▶ ACTIVITY: Your answer must be an exact copy of the records below, with every picture left out.

----- RECORDS FOR THE EXERCISE

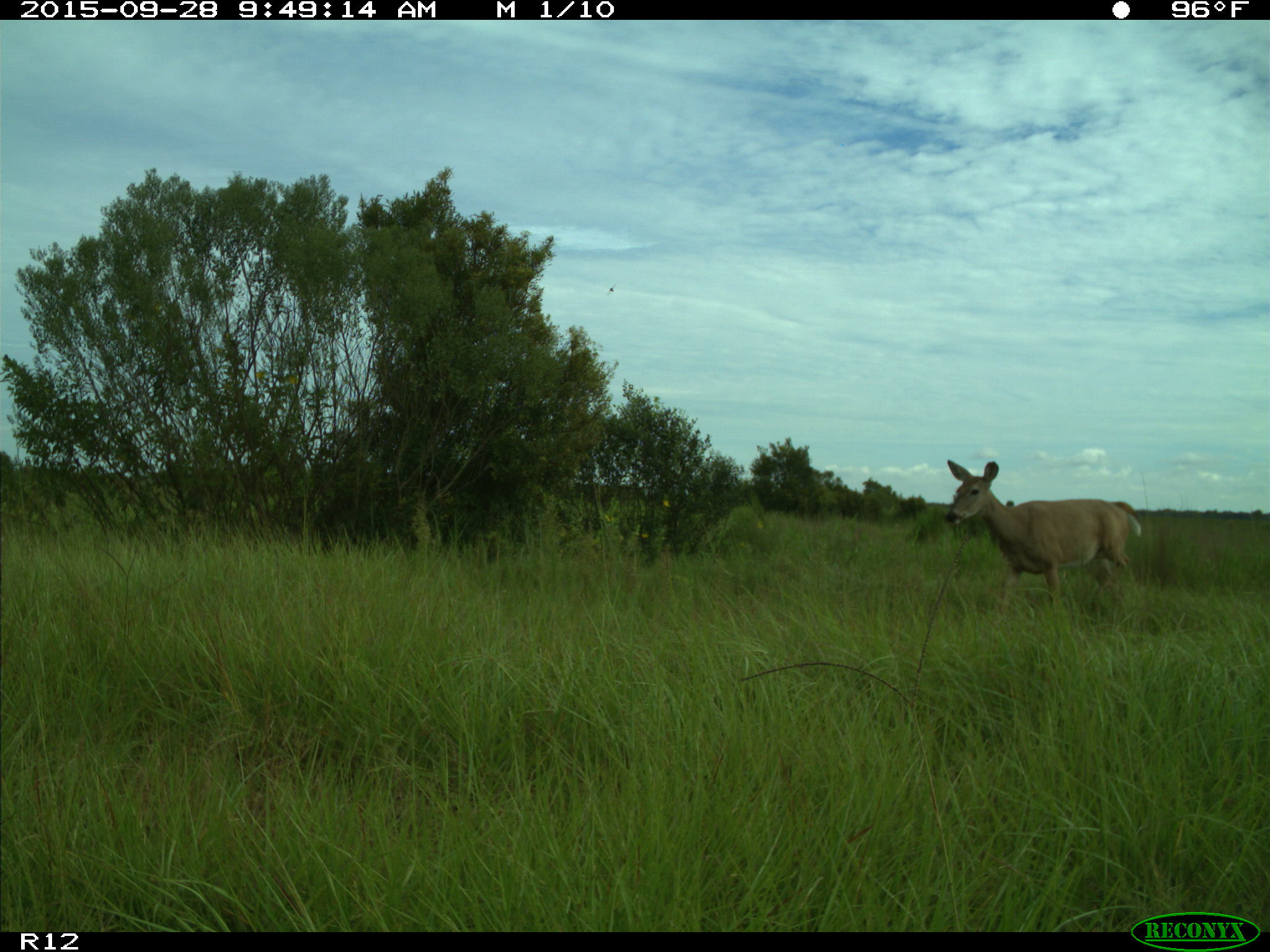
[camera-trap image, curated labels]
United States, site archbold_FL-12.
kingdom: Animalia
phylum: Chordata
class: Mammalia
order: Artiodactyla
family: Cervidae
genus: Odocoileus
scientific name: Odocoileus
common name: deer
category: unidentified deer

----------

▶ OUTPUT FOR THIS EXERCISE:
[camera-trap image, curated labels]
United States, site archbold_FL-12.
kingdom: Animalia
phylum: Chordata
class: Mammalia
order: Artiodactyla
family: Cervidae
genus: Odocoileus
scientific name: Odocoileus
common name: deer
category: unidentified deer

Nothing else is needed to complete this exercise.